Z jednej strony - nie ma się co dziwić. Inflacja spowodowała, że w górę poszły niemal wszystkie ceny i usługi. Budka z goframi to również biznes sezonowy. Mówiąc wprost - ma zarobić w sezonie tyle, żeby wystarczyło na cały rok. Nie zmienia to jednak faktu, że było drogo i jest jeszcze drożej, podczas gdy sam produkt nie wydaje się być aż tak kosztowany w produkcji.
Smak pozostał bez zmian
Podobnie jak rok temu, obsługa była młoda. Nic w tym dziwnego, bo sezonowa gastronomia studentami stoi. Kolejka nie była duża, ale panował ogólny chaos. W tym chaosie gdzieś zaginął na ladzie mój paragon, kilka osób dostało pomylone zamówienia. Trening czyni mistrza, więc pracownicy przejdą niezły chrzest bojowy w majówkę.
Po dłuższej chwili dostaję gofry. Rok temu były odgrzewane, dziś pieczone po zamówieniu. Jest całkiem smacznie, chociaż muszę przyznać, że daleko mi do Magdy Gessler gofrownictwa.

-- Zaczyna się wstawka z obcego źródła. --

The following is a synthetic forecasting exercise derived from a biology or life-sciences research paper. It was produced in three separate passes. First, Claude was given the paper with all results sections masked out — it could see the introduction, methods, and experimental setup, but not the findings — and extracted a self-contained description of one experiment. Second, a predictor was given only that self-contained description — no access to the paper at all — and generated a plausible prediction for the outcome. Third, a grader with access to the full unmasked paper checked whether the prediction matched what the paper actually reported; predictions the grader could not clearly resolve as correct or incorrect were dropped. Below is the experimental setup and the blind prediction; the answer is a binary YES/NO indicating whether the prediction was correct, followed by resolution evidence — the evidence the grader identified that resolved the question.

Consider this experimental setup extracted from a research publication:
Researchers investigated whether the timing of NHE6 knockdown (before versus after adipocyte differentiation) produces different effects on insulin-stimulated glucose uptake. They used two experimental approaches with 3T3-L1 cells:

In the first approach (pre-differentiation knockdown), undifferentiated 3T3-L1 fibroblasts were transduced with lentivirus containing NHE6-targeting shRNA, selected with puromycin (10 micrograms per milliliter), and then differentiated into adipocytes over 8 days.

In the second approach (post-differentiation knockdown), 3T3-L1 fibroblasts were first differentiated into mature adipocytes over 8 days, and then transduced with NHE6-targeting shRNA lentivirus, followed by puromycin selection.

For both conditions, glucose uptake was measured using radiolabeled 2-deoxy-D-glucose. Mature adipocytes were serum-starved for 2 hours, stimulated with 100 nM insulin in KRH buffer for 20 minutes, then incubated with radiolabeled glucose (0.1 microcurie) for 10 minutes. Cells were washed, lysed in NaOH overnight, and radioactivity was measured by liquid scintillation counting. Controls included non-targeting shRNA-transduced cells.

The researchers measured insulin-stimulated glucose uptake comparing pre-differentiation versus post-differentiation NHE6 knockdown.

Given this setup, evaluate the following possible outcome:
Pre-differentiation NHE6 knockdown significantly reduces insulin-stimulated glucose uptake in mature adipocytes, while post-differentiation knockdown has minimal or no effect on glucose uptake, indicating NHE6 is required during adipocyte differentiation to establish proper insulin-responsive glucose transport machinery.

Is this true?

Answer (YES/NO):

Za gofry dla dwóch osób zapłaciłam 45 zł. Czy to dużo? Wydaje mi się, że tak. Rok temu byłoby to 39 zł. Przy 4-osobowej rodzinie różnica robi się jeszcze większa. Oczywiście zawsze w takich momentach podnosi się głos, że przecież ceny są znane i nikt kupować nie każe. Czasami jednak obserwując ceny, nie sposób sobie trochę nie ponarzekać.